+++ Selected text
It’s true that innovation drives our productivity and competitiveness, but not everyone can or will lead pioneering efforts. More often than not, strategies and methods are poached, copied and deemed industry “best practices.” But sometimes those best practices aren’t so best. Sometimes you have to forge your own path for best results.

So I think now that many US manufacturers are scratching their heads and saying, “You know, our offshoring strategy has not worked as well as we thought it would have. Maybe we need to reconsider what we are doing.”

Maybe that reform wasn’t all what it was cut out to be.

This past week, President Obama spoke at the Master Lock plant in Milwaukee and the Boeing plant in Everett, Wash., where he touted what he hopes, and what the evidence suggests will be a “Made in America” resurgence.

The president’s message was simple and direct: “I want us to make stuff. I want us to sell stuff.”

And he is absolutely right. As a nation, for our nation’s economic wellbeing, we have to make stuff. Manufacturing must always be a core strength to be nourished and protected.

Also this past week, I was invited to a reception given by a consultant here in Dallas. His focus, which he does very well, was helping retailers on market analysis and finding optimal locations for future store sites. But he introduced me to an audience of mostly economic developers and I spoke very briefly.

My emphasis, I told the group unapologetically, was manufacturing. My consulting business is built around helping manufacturers find the best locations for future operations. I continue to believe manufacturing is what builds wealth in a community.

I did not say this to the group, but I believe it to be true — that a community without an existing seed or foundation of manufacturing has a shallow, hollowed-out economy built upon a house of cards. I have been to communities where there is no manufacturing, where the local economy is based on tourism and real estate development. Most of the people there are not making good wages. Their skill sets are quite limited.
++++++
+++ Listing
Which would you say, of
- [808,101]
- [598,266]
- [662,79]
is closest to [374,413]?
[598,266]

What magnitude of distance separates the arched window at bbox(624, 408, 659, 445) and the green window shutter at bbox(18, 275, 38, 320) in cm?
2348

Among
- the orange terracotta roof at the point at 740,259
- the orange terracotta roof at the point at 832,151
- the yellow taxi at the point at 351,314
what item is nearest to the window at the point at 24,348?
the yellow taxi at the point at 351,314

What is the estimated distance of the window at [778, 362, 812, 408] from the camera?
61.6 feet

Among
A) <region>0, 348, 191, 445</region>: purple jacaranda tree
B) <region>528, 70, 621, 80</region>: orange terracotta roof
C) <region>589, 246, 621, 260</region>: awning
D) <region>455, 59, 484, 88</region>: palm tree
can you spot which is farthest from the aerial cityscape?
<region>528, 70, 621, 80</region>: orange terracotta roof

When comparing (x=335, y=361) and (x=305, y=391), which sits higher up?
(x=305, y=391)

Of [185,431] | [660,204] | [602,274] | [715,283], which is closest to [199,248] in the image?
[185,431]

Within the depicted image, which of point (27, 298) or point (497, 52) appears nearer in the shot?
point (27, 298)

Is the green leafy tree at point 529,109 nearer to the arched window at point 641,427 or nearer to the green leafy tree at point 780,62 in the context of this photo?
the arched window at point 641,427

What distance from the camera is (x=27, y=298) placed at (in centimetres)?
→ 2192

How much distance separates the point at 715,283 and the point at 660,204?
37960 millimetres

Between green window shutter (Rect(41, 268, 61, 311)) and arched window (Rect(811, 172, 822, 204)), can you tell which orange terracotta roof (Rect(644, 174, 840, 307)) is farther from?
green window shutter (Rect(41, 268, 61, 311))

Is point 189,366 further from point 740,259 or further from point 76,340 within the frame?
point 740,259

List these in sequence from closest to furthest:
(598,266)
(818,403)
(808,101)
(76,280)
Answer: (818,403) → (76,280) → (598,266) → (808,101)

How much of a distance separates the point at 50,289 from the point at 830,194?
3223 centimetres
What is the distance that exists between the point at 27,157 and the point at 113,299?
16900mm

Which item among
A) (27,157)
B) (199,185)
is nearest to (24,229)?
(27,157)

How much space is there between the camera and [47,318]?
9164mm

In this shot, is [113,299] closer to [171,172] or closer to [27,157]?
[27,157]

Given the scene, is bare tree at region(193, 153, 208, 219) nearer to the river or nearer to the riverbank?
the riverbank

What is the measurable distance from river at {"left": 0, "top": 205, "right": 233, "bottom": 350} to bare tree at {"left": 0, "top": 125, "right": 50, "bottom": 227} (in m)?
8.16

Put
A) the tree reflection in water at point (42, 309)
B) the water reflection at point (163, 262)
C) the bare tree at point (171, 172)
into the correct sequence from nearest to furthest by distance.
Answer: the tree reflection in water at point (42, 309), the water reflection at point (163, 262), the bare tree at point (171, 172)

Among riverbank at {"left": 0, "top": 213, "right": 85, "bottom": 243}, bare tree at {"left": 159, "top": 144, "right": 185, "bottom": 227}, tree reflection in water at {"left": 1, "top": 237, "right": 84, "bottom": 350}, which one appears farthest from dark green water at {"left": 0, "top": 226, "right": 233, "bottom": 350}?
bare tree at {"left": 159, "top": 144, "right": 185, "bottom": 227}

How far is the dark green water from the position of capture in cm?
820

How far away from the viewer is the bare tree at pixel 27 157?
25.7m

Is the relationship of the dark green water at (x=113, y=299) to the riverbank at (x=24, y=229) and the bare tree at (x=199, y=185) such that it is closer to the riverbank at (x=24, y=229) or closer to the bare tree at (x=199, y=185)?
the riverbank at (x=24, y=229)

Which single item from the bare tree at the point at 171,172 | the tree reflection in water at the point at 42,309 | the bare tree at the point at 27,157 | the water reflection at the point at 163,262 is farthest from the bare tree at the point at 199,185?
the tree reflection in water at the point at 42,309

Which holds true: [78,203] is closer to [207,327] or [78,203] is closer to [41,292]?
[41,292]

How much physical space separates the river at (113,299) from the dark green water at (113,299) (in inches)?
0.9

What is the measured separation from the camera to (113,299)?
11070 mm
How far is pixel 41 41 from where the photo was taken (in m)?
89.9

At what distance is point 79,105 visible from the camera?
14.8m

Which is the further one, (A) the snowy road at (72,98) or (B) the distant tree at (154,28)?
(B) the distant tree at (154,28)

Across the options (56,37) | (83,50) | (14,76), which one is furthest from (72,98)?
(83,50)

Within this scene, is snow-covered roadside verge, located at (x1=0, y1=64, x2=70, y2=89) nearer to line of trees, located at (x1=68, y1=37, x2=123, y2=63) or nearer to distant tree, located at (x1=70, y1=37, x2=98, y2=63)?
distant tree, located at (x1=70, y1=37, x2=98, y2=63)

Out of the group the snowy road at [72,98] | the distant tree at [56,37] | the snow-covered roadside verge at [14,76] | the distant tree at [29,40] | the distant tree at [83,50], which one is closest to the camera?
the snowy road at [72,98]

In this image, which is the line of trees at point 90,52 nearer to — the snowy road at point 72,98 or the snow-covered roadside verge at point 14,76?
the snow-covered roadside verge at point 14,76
++++++
- What the task requires: In the piece on manufacturing, at which two plants did President Obama speak?

- Written answer: The Master Lock plant in Milwaukee and the Boeing plant in Everett, Wash.